C’est un véritable poème gastrique que ce roman curieux. Inspiré sans
doute par le spectacle des Halles et le désir de faire un livre, dont le
palais de la nourriture fournirait le milieu et les personnages, Zola a
aussi, probablement, obéi à une secrète pensée de rivalité. Il a voulu se
mesurer avec Victor Hugo. C’est Notre-Dame-de-Paris qui semble avoir
servi de modèle au Ventre de Paris. L’antithèse de l’Église et des
Halles. Le poème de la matière répondant à celui de la spiritualité. La
cathédrale personnifiant le monde mort du mysticisme et de la foi, le
vaste marché incarnant les appétits et les besoins de notre société
matérialiste.

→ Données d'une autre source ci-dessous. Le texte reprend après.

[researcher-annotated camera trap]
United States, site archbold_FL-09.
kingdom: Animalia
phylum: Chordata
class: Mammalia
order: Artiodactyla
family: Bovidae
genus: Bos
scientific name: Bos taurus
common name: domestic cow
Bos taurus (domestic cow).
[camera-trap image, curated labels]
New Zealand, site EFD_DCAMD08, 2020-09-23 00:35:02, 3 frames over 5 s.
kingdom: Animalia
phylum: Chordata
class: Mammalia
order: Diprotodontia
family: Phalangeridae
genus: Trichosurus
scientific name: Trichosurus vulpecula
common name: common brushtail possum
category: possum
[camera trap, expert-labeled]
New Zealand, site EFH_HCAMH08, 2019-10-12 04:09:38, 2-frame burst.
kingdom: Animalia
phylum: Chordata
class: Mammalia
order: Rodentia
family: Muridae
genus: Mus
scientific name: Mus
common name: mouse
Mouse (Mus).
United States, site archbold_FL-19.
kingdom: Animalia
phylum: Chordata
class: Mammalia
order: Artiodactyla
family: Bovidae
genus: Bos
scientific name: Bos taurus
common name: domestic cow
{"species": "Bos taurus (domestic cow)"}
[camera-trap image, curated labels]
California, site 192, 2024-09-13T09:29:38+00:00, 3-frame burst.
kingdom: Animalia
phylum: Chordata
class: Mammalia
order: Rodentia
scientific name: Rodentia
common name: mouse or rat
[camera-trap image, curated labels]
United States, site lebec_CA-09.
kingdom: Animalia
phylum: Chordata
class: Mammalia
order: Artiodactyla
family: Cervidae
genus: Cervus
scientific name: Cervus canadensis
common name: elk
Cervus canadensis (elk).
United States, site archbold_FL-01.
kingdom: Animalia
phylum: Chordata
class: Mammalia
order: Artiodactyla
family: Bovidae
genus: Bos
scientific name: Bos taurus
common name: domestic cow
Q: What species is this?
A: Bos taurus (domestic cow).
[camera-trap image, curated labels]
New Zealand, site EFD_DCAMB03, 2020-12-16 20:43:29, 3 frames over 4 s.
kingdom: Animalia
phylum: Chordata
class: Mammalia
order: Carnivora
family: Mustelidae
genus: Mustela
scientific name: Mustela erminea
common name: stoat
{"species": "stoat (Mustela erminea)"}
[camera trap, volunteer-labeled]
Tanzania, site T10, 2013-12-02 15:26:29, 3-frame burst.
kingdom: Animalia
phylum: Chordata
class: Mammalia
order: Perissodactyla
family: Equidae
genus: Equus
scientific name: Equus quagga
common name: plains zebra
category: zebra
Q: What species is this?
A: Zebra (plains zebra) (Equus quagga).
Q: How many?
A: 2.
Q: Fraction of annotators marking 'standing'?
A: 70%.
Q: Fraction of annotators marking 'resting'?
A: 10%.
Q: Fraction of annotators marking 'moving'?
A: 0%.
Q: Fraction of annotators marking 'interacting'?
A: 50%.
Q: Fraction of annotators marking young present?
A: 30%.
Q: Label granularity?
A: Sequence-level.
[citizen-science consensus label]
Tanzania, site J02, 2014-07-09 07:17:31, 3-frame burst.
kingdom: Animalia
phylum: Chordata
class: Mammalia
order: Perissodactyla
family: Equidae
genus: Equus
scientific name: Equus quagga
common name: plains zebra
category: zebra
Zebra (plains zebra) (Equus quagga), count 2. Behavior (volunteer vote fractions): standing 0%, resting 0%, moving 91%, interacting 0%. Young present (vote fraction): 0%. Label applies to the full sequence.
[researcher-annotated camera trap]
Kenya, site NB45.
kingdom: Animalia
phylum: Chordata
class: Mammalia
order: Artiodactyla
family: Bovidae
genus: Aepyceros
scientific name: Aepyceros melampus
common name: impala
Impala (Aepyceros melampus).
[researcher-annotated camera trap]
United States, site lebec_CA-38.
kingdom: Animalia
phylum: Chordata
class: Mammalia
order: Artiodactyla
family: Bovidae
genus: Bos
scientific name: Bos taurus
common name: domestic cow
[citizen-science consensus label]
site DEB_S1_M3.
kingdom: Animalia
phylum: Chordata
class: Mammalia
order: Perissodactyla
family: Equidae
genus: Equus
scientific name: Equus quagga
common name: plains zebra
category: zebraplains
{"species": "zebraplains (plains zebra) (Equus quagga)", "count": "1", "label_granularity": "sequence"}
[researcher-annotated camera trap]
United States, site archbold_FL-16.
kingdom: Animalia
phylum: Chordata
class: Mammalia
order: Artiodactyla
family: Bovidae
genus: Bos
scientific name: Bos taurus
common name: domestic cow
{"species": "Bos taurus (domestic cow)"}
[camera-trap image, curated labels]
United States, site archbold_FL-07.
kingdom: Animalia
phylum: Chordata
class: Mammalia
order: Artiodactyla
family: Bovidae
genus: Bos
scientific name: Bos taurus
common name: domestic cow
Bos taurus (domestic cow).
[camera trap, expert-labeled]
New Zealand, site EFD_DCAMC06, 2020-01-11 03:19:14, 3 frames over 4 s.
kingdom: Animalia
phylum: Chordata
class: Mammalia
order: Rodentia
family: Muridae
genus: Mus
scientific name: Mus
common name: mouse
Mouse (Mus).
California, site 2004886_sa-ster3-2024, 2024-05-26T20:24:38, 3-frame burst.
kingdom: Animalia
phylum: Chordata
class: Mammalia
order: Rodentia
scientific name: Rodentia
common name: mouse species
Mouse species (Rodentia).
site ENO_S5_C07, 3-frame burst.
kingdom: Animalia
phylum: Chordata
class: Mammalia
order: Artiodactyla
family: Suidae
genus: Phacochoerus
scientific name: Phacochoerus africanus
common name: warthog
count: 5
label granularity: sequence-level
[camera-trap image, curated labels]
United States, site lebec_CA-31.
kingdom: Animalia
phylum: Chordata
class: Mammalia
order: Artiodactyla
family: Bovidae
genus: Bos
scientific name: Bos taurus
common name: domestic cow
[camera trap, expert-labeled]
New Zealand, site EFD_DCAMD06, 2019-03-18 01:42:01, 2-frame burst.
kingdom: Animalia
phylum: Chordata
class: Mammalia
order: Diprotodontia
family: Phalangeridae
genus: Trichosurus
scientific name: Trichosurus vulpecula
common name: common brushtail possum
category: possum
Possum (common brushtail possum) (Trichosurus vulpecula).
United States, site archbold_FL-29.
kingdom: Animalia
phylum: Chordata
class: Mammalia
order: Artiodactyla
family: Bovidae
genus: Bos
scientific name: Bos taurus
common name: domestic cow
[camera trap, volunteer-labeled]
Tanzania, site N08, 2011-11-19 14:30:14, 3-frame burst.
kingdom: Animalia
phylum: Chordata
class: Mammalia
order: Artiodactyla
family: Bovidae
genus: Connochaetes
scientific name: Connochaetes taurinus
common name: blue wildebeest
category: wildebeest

Les merveilles de la description et la vigueur du coloris
étant également prodigués, pour le charme du lecteur, par le peintre des
vitraux gothiques et par l’aqua-fortiste des arceaux de fonte, par le
poète des fromages nauséabonds et des mous de veau rouges pendus aux crocs
des boucheries, comme par le chantre des processions passant sous les
voûtes hautes, dans des volées d’encens, au pied des tours dentelées et
sonores, d’où Dieu semble parler à la terre. Notre-Dame et les Halles,
c’est la lutte, dans la lice éternelle de l’art, de l’Âme et du Corps, de
l’Esprit et de la Matière, de l’Idéal et du Réel, de l’Estomac qui mange
et du Cerveau qui pense, du Passé, cela, tué, comme l’avait prévu Hugo,
par ceci, le Présent.
Le Ventre de Paris, malgré son titre et son sujet, est un des livres de
Zola où il y a le plus de poésie. Cette nature-morte superbe est traitée
avec fougue, avec lyrisme, avec vie, par un pinceau romantique. C’est du
Delacroix écrit.
La Conquête de Plassans suivit le Ventre de Paris.